Had Dumbledore died still feeling let down? The rest of the meeting had gone well, they had watched two more memories and discussed them like normal, but Harry's failure to retrieve the memory had hung between them the entire time.

"Well, Mr. Potter?" pressed Snape. "We're all waiting. Do share Albus Dumbledore's last words to famous Harry Potter."

Harry turned around again and glared at Snape, the loathing he felt for the man pushing away grief and shame.

"The last thing he said to me was that the DADA position is truly cursed," he snapped.

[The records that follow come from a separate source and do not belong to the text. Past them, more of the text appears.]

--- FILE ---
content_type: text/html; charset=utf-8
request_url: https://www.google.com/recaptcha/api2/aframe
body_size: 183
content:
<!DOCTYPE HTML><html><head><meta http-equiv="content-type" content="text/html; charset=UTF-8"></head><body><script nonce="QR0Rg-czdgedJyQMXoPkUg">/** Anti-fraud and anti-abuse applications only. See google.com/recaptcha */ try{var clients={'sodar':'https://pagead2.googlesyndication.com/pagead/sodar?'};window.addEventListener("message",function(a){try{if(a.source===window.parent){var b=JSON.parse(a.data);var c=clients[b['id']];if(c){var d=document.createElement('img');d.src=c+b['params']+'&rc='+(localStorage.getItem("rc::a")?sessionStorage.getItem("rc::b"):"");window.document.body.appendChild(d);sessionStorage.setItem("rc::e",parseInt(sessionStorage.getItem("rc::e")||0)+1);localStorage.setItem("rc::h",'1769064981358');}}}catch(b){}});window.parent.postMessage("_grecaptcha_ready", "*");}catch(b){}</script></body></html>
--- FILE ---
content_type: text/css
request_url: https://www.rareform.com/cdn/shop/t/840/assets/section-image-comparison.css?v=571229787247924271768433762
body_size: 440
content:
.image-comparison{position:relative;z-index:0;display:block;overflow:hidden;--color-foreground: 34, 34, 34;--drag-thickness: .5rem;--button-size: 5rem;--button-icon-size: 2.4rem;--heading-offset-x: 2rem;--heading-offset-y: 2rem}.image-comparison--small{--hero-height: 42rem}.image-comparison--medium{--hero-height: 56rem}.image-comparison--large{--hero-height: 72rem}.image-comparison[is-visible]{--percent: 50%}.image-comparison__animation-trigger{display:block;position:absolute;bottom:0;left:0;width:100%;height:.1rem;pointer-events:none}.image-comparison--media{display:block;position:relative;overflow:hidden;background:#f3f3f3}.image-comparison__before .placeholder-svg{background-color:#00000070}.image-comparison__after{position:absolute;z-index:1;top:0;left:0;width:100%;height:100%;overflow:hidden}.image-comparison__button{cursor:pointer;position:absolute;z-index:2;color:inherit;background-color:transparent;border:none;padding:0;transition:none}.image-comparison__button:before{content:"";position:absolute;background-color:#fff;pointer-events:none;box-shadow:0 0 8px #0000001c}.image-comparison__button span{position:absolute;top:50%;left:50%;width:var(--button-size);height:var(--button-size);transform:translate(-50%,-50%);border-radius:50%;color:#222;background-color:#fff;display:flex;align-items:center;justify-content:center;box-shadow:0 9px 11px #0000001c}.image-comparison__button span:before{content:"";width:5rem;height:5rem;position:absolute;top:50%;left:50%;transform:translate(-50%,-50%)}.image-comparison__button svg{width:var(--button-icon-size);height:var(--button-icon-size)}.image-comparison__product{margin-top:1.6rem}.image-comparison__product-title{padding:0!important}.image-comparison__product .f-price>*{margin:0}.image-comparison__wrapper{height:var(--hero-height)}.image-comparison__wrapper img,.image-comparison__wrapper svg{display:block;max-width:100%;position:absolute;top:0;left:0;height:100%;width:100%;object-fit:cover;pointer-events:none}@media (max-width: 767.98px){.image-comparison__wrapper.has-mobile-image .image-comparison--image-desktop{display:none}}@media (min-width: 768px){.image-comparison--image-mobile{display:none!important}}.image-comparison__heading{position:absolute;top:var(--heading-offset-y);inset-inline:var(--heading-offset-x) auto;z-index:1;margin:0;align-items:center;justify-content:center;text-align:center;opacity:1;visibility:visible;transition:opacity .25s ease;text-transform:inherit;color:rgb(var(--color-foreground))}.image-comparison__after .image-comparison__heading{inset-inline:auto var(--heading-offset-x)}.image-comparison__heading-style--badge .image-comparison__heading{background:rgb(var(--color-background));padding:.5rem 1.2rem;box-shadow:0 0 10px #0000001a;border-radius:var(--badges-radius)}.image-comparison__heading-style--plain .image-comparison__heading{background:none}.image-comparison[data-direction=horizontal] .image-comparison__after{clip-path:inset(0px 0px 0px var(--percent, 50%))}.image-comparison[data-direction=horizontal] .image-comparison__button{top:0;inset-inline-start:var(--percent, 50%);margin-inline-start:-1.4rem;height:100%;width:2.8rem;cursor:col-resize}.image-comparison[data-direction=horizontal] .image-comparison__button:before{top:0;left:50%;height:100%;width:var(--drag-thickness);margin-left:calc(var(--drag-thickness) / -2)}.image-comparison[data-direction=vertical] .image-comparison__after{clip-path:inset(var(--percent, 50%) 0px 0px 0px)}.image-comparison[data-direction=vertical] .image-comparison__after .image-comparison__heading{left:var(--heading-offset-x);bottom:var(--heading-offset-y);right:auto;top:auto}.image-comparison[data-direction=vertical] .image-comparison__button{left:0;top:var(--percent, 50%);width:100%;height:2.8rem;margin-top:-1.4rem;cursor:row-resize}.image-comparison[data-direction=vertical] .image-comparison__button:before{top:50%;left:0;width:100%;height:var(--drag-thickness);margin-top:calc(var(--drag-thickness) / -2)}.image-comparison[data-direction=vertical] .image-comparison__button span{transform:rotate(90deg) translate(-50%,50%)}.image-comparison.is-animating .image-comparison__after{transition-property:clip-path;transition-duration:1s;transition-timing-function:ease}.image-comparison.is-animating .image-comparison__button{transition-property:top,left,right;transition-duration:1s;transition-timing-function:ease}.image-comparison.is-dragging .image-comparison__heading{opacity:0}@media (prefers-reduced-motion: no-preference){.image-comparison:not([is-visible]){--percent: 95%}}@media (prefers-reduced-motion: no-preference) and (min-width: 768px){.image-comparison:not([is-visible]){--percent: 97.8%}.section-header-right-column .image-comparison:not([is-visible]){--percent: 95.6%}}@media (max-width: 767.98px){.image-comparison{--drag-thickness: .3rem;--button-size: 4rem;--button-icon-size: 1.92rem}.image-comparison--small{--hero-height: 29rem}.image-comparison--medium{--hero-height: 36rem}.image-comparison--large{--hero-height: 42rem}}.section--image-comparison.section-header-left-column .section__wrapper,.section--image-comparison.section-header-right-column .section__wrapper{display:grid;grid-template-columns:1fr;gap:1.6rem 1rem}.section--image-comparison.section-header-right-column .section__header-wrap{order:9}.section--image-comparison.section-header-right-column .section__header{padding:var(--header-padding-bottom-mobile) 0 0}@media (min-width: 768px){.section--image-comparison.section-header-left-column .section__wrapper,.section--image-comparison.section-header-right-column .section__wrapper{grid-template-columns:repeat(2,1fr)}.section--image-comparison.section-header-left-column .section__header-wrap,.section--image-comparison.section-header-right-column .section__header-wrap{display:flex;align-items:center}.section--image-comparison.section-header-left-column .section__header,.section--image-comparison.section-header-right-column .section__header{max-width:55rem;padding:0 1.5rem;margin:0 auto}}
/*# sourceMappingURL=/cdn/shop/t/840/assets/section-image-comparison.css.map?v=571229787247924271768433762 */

It made him so angry that all of them, including Snape, had ordinary last words to share, casual words like pudding and magazines and Shrivelfigs, while Harry only had Voldemort-related words. "So if something happens to you around June you should complain to your master, sir, since he was the one who cursed your job."

"Mr. Potter, that's enough," admonished McGonagall while Sprout and Flitwick glanced at Snape in concern. To Harry's irritation, however, they seemed afraid for him instead of of him.

Snape, on his part, was just looking at him with an obviously occluded expression, and that made Harry even more furious. He looked at the old wizard again, so peaceful and so dead, and suddenly he realized he had been an idiot. He had sat here moping because Dumbledore was gone and not once had he wondered how he had died. But it was obvious, wasn't it?

He jumped to his feet and wildly pointed a hand at Dumbledore while he glowered at Snape.

"Dumbledore was murdered by Draco Malfoy!" he yelled. "Probably poisoned. And Snape helped him do it or at the very least is covering for him!"